FUSARAOCHROMANONE: NEW ANALOGS AS POTENTIAL ANTICANCER AND ANTIANGIOGENIC AGENTS

Fusaraochromanone：作为潜在抗癌剂和抗血管生成剂的新类似物

• 批准号: 7381331
• 负责人: ELAHE MAHDAVIAN
• 金额: $ 2.77万
• 依托单位: LOUISIANA STATE UNIV A&M COL BATON ROUGE
• 依托单位国家: 美国
• 财政年份: 2006
• 资助国家: 美国
• 起止时间: 2006-05-01 至 2007-04-30
• 项目状态: 已结题
• 来源: https://reporter.nih.gov/project-details/7381331
• 关键词: FUSARAOCHROMANONE; NEW; ANALOGS; POTENTIAL; ANTICANCER

This subproject is one of many research subprojects utilizing the resources provided by a Center grant funded by NIH/NCRR. The subproject and investigator (PI) may have received primary funding from another NIH source, and thus could be represented in other CRISP entries. The institution listed is for the Center, which is not necessarily the institution for the investigator. Angiogenesis is a complex biological process that controls the growth of new blood vessels in the body. Normally, angiogenesis is down-regulated in adults, with the exception of wound healing and the menstrual cycle. Aberrant angiogenesis, however, has been implicated in a variety of diseases, including cancer, arthritis, and retinopathy. The promise of anti-angiogenic agents in cancer therapy came to fruition in early 2004 with FDA approval of both Erbitux (Imclone) and Avastin (Genentech) for the treatment of metastatic colon cancer. These molecules are both monoclonal antibodies that bind to growth factors that enable cancer cells to grow towards and around tumors. Without a blood supply, tumors are unable to grow beyond 2 mm in diameter. Thus anti-angiogenesis cancer therapy is already prolonging and saving thousands of peoples lives. It would be particularly advantageous to develop small molecules that can inhibit angiogenesis with the same or greater efficacy as the proteins described above. Small molecules offer distinct advantages in that they can usually be administered orally, and they are far less costly than protein drugs. This proposal outlines an important scientific problem involving drug discovery in the field of cancer research. It targets the synthesis of a natural product, Fusarochromanone, and its novel amide analogs with potent anti-angiogenic activity. Fusarochromanone is also known to exhibit activity against a variety of cancer cell lines as well. Thus, this research could ultimately enhance our knowledge of angiogenesis and the growth factors that control both the growth of blood vessel cells and cancer cells.

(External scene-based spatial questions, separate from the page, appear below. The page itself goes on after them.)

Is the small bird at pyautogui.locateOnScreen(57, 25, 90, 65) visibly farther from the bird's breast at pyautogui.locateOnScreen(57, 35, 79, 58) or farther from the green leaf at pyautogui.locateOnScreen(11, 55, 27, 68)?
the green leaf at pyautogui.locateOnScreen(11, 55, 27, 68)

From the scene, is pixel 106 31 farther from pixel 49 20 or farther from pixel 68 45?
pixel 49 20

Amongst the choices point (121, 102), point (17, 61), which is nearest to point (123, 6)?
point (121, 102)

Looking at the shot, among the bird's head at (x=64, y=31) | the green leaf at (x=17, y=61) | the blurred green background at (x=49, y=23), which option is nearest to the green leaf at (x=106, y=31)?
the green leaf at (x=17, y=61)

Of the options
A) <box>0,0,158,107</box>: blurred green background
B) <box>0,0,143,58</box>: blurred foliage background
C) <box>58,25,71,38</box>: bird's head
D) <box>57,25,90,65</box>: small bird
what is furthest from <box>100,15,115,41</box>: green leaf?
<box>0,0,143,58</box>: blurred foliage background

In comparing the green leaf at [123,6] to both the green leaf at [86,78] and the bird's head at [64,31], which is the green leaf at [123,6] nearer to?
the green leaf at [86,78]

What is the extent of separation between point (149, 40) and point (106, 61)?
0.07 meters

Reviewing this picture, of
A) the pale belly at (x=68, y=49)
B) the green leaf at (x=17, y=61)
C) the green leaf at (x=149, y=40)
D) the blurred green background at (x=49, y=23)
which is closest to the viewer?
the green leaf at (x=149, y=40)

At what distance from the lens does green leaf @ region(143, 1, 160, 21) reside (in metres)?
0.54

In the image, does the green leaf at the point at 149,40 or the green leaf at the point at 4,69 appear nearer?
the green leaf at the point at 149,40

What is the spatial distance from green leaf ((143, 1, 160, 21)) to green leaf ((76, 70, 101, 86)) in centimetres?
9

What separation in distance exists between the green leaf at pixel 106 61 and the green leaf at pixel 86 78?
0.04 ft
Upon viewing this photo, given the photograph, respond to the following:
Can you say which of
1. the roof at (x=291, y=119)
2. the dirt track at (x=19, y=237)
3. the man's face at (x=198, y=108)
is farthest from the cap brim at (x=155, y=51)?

该子项目是利用 NIH/NCRR 资助的中心拨款提供的资源的众多研究子项目之一。子项目和研究者 (PI) 可能已从另一个 NIH 来源获得主要资金，因此可以在其他 CRISP 条目中得到体现。列出的机构是中心的机构，不一定是研究者的机构。血管生成是一个复杂的生物过程，控制体内新血管的生长。通常，除了伤口愈合和月经周期外，成人的血管生成是下调的。然而，异常的血管生成与多种疾病有关，包括癌症、关节炎和视网膜病。 2004 年初，随着 FDA 批准 Erbitux (Imclone) 和 Avastin (Genentech) 用于治疗转移性结肠癌，抗血管生成药物在癌症治疗中的承诺得以实现。这些分子都是单克隆抗体，可与生长因子结合，使癌细胞能够向肿瘤及其周围生长。如果没有血液供应，肿瘤的直径就无法生长超过 2 毫米。因此，抗血管生成癌症治疗已经延长并挽救了数千人的生命。开发能够以与上述蛋白质相同或更强的功效抑制血管生成的小分子将是特别有利的。小分子具有独特的优势，因为它们通常可以口服给药，而且它们的成本远低于蛋白质药物。该提案概述了癌症研究领域涉及药物发现的一个重要科学问题。它的目标是合成天然产物 Fusarochromanone 及其具有有效抗血管生成活性的新型酰胺类似物。 Fusarochromanone 还具有针对多种癌细胞系的活性。因此，这项研究最终可以增强我们对血管生成以及控制血管细胞和癌细胞生长的生长因子的了解。